Vorgegebener Text:
▼

Das Spiel hat im Dialog­forum viele Fragen aufgeworfen: Stimmt es wirklich, dass vegane Ernährung keinen grösseren positiven Einfluss auf das Klima hat? Bringt ein Wohnungs­wechsel wirklich etwas? Und: Wie steht es eigentlich um die CO2-Belastung von Streaming? Oder von Haustieren?

Umweltingenieur Christoph Meili ist nicht nur jener Wissen­schaftler, auf dessen Berechnungen das Klima­game basiert. Er ist auch ein lebendes Nachschlage­werk: Kaum eine Frage rund um den CO2-Ausstoss ist zu spezifisch, als dass er darauf nicht eine Antwort wüsste.

Grund genug, um noch einmal nachzuhaken. Und mit Meili darüber zu reden, was fürs Klima denn nun wirklich einen Unter­schied macht – und über welche Dinge wir uns nicht zu sehr den Kopf zerbrechen müssen.

Herr Meili, was ist schlimmer: Netflixen oder ins Kino gehen?
Es hängt von vielen Dingen ab: ob man den Film zu Hause auf einem Grossbildschirm schaut oder auf dem Tablet, womit die Räume geheizt oder gekühlt werden und mit welchem Strommix die Geräte laufen.

Was ist besser: ein Fertigmenü kaufen oder selbst kochen?

▲

Datensätze:

▼

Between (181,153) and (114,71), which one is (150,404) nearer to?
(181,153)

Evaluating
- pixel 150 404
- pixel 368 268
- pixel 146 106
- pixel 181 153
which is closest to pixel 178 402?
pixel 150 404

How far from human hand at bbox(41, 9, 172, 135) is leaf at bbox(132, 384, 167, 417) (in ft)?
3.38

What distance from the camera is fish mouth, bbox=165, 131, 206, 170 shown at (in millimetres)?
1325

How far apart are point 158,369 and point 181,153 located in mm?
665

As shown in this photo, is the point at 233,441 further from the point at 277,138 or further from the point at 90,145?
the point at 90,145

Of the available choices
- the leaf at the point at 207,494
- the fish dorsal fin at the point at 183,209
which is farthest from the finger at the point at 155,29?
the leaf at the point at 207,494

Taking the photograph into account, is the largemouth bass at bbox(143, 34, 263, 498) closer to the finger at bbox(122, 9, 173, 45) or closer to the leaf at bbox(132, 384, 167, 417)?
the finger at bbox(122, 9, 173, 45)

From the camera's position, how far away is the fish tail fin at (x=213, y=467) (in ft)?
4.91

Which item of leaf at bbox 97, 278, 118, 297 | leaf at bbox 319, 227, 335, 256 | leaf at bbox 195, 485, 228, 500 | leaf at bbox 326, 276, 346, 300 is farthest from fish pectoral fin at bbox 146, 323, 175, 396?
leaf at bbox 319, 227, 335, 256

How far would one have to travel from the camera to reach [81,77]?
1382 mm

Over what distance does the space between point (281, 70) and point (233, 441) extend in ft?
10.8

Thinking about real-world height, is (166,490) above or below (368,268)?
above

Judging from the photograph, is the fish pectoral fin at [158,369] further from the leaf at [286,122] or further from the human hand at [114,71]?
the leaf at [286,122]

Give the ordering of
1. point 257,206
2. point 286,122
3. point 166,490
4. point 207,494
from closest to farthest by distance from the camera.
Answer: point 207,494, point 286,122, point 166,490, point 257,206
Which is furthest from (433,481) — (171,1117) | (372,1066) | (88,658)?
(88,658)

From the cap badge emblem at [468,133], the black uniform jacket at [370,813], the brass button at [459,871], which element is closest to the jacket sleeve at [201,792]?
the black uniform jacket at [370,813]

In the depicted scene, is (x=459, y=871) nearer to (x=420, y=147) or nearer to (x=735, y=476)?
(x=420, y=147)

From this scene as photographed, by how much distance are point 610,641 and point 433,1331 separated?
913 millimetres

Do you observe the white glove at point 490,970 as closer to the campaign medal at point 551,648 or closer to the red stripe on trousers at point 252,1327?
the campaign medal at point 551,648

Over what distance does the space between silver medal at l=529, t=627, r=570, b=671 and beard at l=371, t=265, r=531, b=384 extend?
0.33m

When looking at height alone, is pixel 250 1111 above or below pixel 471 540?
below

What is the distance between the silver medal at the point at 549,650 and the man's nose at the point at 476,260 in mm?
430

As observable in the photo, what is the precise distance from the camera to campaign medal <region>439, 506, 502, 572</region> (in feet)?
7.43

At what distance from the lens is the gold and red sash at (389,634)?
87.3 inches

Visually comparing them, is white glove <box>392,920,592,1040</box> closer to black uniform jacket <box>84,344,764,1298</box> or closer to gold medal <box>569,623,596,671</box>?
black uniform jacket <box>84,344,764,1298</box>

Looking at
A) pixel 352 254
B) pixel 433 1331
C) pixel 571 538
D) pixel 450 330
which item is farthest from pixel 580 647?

▲

Übungsaufgaben:
a – Beantworten Sie bitte zum Text jede Frage kurz:
(i) Welchen Beruf hat Christoph Meili?
(ii) Worauf basiert das Klimagame?
(iii) Wo hat das Spiel viele Fragen aufgeworfen?
b – Zitieren Sie aus dem Text wörtlich die Stelle von „Grund genug, um“ bis einschließlich „oder selbst kochen?“.
Das Material stammt aus einer anderen Quelle.

Lösungen:
a –
(i) Umweltingenieur
(ii) Auf den Berechnungen von Christoph Meili
(iii) Im Dialogforum

b –
Grund genug, um noch einmal nachzuhaken. Und mit Meili darüber zu reden, was fürs Klima denn nun wirklich einen Unter­schied macht – und über welche Dinge wir uns nicht zu sehr den Kopf zerbrechen müssen.

Herr Meili, was ist schlimmer: Netflixen oder ins Kino gehen?
Es hängt von vielen Dingen ab: ob man den Film zu Hause auf einem Grossbildschirm schaut oder auf dem Tablet, womit die Räume geheizt oder gekühlt werden und mit welchem Strommix die Geräte laufen.

Was ist besser: ein Fertigmenü kaufen oder selbst kochen?